INSTRUCTIONS FOR THE TASK:
Decide whether each statement agrees with the oboe teaching text, giving yes or no and quoting the deciding words of the text: 1. The writer was appointed to the Royal Academy of Music in 1984 to succeed Michael Dobson. 2. The writer took lessons with Helmut Winschermann in Paris. 3. The writer no longer teaches at Royal Birmingham Conservatoire.

### PAGE TEXT ###

I feel very much a part of the English ‘school’ of oboe playing and teaching which owes much to the inspirational playing of Léon Goossens as well as to leading player/teachers including  my own teachers as well as Terence McDonagh, Michael Winfield, Sarah Francis and many other outstanding oboists.

 

But I have absorbed much from other schools of oboe playing notably through my lessons with Helmut Winschermann in Detmold, Germany and through my admiration for the teaching in Paris and Lyons, in Canada/USA, and in many conservatoires throughout Europe, Asia, South America and Australia. As a member of both the International Double Reed Society and British Double Reed Society, I keep in touch with new ideas and approaches as much as I can.

 

Beginning as a private teacher, I was appointed to the Royal Academy of Music in 1984 to succeed Michael Dobson and taught there with my colleagues Celia Nicklin and Tess Miller until 1993 when I began teaching at Royal Birmingham Conservatoire along with Richard Weigall, Antony Miller, Jane Marshall, Jenni Phillips, Jonathan Kelly, Christopher Cowie, Anna Cooper, Sophia McKenna, Gail Hennessy and the whole oboe team. I continue to teach the oboe at Royal Birmingham Conservatoire. During my time as Artistic Director at Codarts Rotterdam (2011 – 2016) the oboe teachers were Maarten Dekkers, Aisling Casey and Ralph van Daal. Currently I am working at the Royal Welsh College of Music where the oboe teachers are John Anderson, Murray Johnston, Catriona MacKinnon and Sarah-Jayne Porsmoguer.

 

As a chamber music and orchestra coach, I draw on my many years of playing with outstanding players of all instruments. The art of ensemble playing is perhaps the most rewarding teaching of all as technique, musicianship and imagination are stretched to the limit.

 

I have been honoured to work with so many talented students over the years and enjoyed watching the progress of their careers in performing, in teaching and in all areas of the music profession. I try to keep in touch with as many former students as I can wherever they are –  in the UK, Canada/USA, Australia, Hong Kong and China and many European countries.

### STORED DATA ###

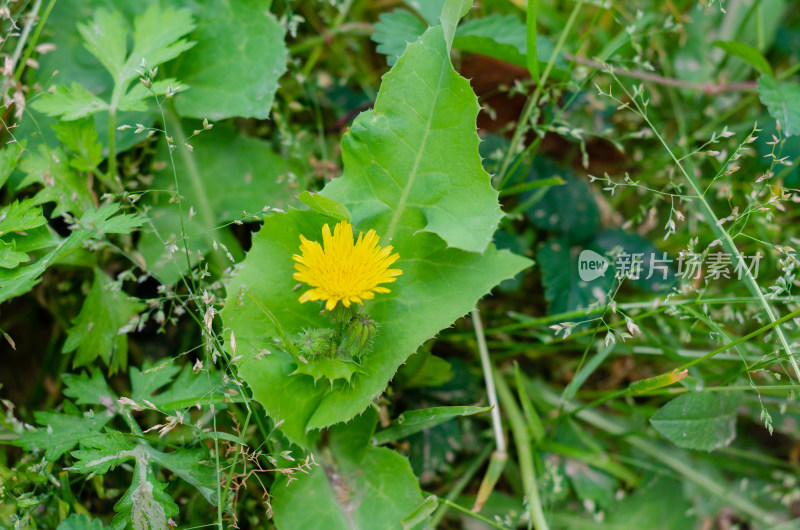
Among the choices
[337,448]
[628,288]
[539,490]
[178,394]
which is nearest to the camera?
[178,394]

###

WORKED SOLUTION:
1. Yes: "I was appointed to the Royal Academy of Music in 1984 to succeed Michael Dobson"
2. No: "through my lessons with Helmut Winschermann in Detmold, Germany"
3. No: "I continue to teach the oboe at Royal Birmingham Conservatoire."